Il faut donc résister à la tentation d'une interdiction par principe. Toute décision doit aussi être proportionnée au risque encouru. Dans tous les cas, le doute doit profiter à la sécurité du consommateur. C'est cela le principe de précaution. Si des éléments scientifiques ou techniques nouveaux justifiaient une telle mesure d'interdiction, les décisions appropriées seraient prises par le gouvernement.
Le Monde : Quelle est votre analyse des dysfonctionnements dans la circulation de l'information sanitaire entre la Belgique et la France ?
Jean Glavany : Vous faites certainement allusion à une première transmission d'information au début du mois de mai, qui signalait un incident de contamination par la dioxine de graisses animales « matières premières » à destination d'un établissement français de fabrication d'aliments du bétail. Il n'y a pas eu de dysfonctionnement à proprement parler.

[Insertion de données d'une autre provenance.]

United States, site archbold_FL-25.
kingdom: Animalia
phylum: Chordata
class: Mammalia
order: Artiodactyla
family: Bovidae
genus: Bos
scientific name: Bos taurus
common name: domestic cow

Cette transmission ne faisait pas état de conséquences probables et indiquait que l'incident était clos chez le fournisseur, pour les livraisons postérieures au 19 janvier 1999. Les services concernés n'ont donc pas réagi comme ils auraient pu le faire, si un signal clair indiquant un risque avait été transmis. Depuis la semaine dernière, les autorités belges ont régulièrement communiqué au ministère de l'agriculture et de la pêche les informations dont ils disposaient.
Une bonne coopération a donc permis aux services de contrôles français de réagir : les mesures d'investigation ont ainsi pu être engagées afin de retrouver les produits et les élevages concernés.
Le Monde : Pour quelles raisons la France a-t-elle décidé de bloquer la production de plusieurs dizaines d'élevages de volailles ?
Jean Glavany : Pour une seule et même raison, c'est que les animaux de ces élevages ont consommé des aliments contenant des graisses susceptibles d'être contaminés par la dioxine. Ces graisses ont été livrées soit directement aux éleveurs, soit à un établissement français de fabrication d'aliments pour animaux. L'application du principe de précaution s'imposait. Il est important de rassurer le consommateur qui ne doit pas se détourner d'une production tout entière, lorsqu'un accident est limité à quelques élevages.
Le Monde : Cette affaire présente-t-elle des similitudes avec celle de la « vache folle » ?
Jean Glavany : La seule vraie similitude est l'adoption par la Commission d'une mesure de sauvegarde à l'égard d'un État membre : le Royaume-Uni en 1996 pour l'espèce bovine, et la perspective d'une décision de même type pour la Belgique en 1999, touchant les volailles. Les autorités belges ont informé leurs homologues de l'ensemble des informations dont ils disposaient afin que les États membres intéressés puissent prendre à leur tour les mesures de précaution qui s'imposent.